*Task goal:* Locate the line containing "How far is pixel" in the material below; repeat it and every line after it, exactly as written.

*Data for this exercise:*
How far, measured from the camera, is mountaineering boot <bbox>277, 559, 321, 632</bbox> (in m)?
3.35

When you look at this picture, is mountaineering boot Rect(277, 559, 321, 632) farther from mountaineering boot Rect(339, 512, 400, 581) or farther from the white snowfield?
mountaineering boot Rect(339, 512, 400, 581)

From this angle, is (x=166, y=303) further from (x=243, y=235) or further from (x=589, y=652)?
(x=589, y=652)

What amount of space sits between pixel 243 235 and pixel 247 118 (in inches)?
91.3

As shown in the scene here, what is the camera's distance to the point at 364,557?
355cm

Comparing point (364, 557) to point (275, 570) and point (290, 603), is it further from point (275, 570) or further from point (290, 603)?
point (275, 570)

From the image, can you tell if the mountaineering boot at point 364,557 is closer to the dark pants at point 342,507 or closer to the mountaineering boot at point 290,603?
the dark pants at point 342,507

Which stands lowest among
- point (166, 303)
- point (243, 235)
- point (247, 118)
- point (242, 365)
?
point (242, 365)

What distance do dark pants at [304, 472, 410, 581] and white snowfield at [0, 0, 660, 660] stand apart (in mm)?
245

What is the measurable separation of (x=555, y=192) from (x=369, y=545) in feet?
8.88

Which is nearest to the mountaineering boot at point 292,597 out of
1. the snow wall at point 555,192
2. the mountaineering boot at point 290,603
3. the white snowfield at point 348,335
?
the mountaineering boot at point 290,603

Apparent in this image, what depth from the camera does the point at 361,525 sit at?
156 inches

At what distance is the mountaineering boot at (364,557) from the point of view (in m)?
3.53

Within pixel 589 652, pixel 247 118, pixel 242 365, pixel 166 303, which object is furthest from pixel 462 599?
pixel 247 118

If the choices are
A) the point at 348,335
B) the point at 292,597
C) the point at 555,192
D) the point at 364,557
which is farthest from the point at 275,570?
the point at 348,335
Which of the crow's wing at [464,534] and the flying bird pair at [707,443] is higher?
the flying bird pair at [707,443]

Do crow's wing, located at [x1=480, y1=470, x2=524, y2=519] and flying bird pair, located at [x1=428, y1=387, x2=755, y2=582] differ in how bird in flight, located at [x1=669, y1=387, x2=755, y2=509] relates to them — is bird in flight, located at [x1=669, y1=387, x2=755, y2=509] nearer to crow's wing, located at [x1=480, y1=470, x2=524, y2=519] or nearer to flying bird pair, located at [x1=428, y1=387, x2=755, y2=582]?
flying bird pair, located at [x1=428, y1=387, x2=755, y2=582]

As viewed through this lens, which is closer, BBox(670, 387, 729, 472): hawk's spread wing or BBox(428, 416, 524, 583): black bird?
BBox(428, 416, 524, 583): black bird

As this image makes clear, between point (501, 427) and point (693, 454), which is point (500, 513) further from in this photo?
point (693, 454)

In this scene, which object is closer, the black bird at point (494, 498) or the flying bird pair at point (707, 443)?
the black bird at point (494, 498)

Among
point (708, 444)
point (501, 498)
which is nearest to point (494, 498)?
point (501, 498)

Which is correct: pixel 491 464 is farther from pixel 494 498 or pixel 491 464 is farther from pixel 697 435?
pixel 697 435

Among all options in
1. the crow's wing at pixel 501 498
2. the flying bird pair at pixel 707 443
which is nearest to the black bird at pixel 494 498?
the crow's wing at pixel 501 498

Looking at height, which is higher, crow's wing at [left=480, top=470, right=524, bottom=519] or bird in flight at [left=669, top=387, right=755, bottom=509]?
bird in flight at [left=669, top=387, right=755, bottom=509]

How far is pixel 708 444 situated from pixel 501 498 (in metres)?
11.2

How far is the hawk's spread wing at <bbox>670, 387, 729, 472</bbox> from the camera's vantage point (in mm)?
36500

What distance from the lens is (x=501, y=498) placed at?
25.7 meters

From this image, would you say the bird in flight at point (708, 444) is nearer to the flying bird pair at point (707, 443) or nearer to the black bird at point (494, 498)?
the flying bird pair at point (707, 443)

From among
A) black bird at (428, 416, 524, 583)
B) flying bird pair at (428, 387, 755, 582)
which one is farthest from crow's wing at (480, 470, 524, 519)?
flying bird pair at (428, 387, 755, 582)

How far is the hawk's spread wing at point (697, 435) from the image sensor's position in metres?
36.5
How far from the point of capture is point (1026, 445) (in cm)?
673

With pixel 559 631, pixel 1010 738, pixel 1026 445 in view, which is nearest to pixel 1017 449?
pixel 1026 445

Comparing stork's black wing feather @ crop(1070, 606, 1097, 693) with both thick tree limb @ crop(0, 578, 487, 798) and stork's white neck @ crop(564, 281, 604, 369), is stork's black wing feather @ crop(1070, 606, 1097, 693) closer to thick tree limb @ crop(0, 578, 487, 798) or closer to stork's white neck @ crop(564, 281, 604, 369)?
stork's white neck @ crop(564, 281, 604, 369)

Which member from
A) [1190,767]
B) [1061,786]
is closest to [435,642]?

*Result for this exercise:*
How far is pixel 708 444 situated from pixel 501 498 (in metres)?
11.2

How far is the hawk's spread wing at <bbox>670, 387, 729, 472</bbox> from the camera's vantage point (in mm)?
36500

What distance from the lens is (x=501, y=498) placed at?
25.7 meters

From this image, would you say the bird in flight at point (708, 444) is nearer to the flying bird pair at point (707, 443) or nearer to the black bird at point (494, 498)?
the flying bird pair at point (707, 443)

From among
A) black bird at (428, 416, 524, 583)
B) flying bird pair at (428, 387, 755, 582)
which one is farthest from crow's wing at (480, 470, 524, 519)?
flying bird pair at (428, 387, 755, 582)

How far is the hawk's spread wing at point (697, 435) from the image sensor's position in metres?
36.5
How far from the point of capture is point (1026, 445) (in cm)?
673

With pixel 559 631, pixel 1010 738, pixel 1026 445 in view, which is nearest to pixel 1017 449?
pixel 1026 445

Comparing stork's black wing feather @ crop(1070, 606, 1097, 693) with both thick tree limb @ crop(0, 578, 487, 798) and stork's white neck @ crop(564, 281, 604, 369), is stork's black wing feather @ crop(1070, 606, 1097, 693) closer to thick tree limb @ crop(0, 578, 487, 798) or closer to stork's white neck @ crop(564, 281, 604, 369)?
stork's white neck @ crop(564, 281, 604, 369)

Which member from
A) [1190,767]
B) [1061,786]
is closest to [435,642]?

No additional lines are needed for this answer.